Get a haircut, ya dang hippie! Really though. Hair keeps growing every single day and it doesn’t even stop after you’re dead, according to popular trivia that might or might not be true. While Amandoll keeps her hair short because she can’t stand the touch of loose hair on her neck, I sometimes can go months, years without bothering. I’m not growing it out for a wig or anything, I just have better things to do.
Every once in a while, however, I reach a point where it’s just gotta go. Or I suddenly have hair motivation and am able to get to a pair of scissors before it fades away again and I become distracted by all of the more interesting things in life, which is apparently almost everything else. I’m even writing this article instead of getting the haircut that I need! Oh well!
The Ol’ Razzle Dazzle
If you are timid or faint of heart, maybe you desire to seek professional help. Okay, fine, go to a salon you jerk. I guess they’ve gone to school and have practical experience, not that that necessarily means anything. I have for sure seen my fair share of bad cuts from so-called Great Clips. Wherever you go, make sure to ask ahead of time how much it will cost, because it can get real pricey real fast. The last time I had my hair done at one it was $125, not including the tip! The hairdresser guy then followed me home, but that’s a story for another time.

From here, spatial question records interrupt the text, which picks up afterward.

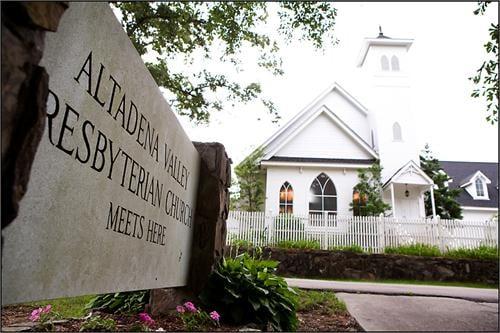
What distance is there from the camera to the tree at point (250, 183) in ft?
52.0

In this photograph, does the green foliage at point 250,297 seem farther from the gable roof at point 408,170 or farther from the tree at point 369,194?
the gable roof at point 408,170

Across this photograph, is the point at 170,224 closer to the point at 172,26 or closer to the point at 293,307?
the point at 293,307

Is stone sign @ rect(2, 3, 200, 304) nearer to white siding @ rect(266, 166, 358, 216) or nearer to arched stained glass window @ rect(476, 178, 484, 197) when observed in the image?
white siding @ rect(266, 166, 358, 216)

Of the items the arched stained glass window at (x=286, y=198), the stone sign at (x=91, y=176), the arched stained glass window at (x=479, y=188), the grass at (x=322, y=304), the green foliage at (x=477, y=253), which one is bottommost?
the grass at (x=322, y=304)

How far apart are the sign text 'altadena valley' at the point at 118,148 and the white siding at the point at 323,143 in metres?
13.8

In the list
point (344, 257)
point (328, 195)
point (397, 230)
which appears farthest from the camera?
point (328, 195)

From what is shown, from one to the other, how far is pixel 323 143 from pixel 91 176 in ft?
51.1

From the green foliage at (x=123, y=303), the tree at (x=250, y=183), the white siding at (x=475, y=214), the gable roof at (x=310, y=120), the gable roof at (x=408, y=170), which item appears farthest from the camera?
the white siding at (x=475, y=214)

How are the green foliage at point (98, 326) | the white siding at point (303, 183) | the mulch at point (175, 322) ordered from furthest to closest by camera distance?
the white siding at point (303, 183) → the mulch at point (175, 322) → the green foliage at point (98, 326)

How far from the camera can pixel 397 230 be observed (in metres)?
12.2

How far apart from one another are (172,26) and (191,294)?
6316mm

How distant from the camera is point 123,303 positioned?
3.24m

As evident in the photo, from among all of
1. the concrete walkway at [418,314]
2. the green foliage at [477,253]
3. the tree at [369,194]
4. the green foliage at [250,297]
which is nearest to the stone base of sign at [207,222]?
the green foliage at [250,297]

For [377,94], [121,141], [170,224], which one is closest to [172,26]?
[170,224]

Make them do it! It’s just hair. As I said earlier, hair continues to grow all day long. If you look “”bad”” (whatever that means) on day one, by day five you’ll look great. It is how the world works. Grab one of your art-minded friends, or an architect in my experience, and hand them some scissors. You can also grab more than one friend for a weird haircut-by-committee thing if you want. Get creative, get three scissors for three friends or four scissors for two friends and set up a race challenge. Get drunk. Have a dance party between snips. Make memories. They’ll last longer than your haircut.

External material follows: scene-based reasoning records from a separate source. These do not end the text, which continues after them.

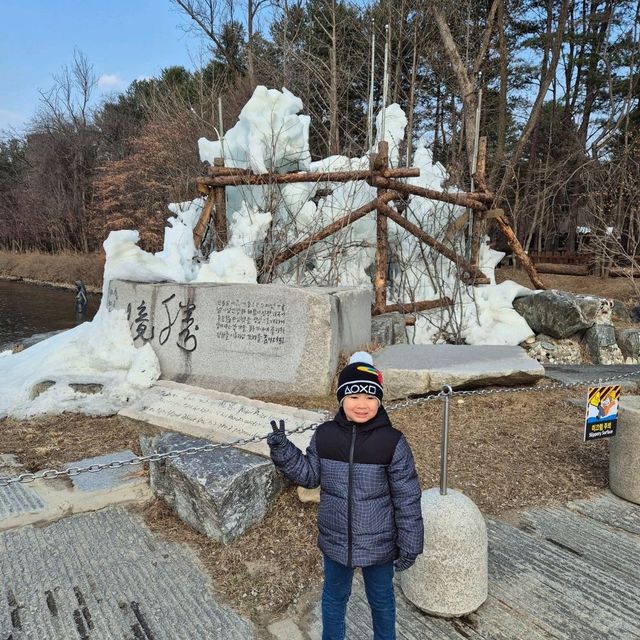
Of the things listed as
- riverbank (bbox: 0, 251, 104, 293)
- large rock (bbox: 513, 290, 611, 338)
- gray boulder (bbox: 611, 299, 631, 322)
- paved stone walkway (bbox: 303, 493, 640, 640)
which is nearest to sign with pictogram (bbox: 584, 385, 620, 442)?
paved stone walkway (bbox: 303, 493, 640, 640)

Do it yourself! It’s just hair. The header is a lie, you’ll need two mirrors! Arrange them so that you can see the back of your head. It’s hard and you will be sure that you’ve messed up your look, but do I need to say that this is only hair again? Because it is and you’ll live. Additionally, you get better over time as you understand how to navigate the back of your head by reflection. This makes for a nice party trick, as does juggling mirrors and scissors all at once.
Do it by feel! The way the loneliest caveman did, deep within his cave surrounded by inventions millennia ahead of their time, including scissors but not including a mirror. Amandoll has had to cut her hair by feel numerous times. It sounds like a legend, but it is true. If your hair comes out looking choppy or raggedy, just say that’s the look you’re going for. Sometimes people believe it!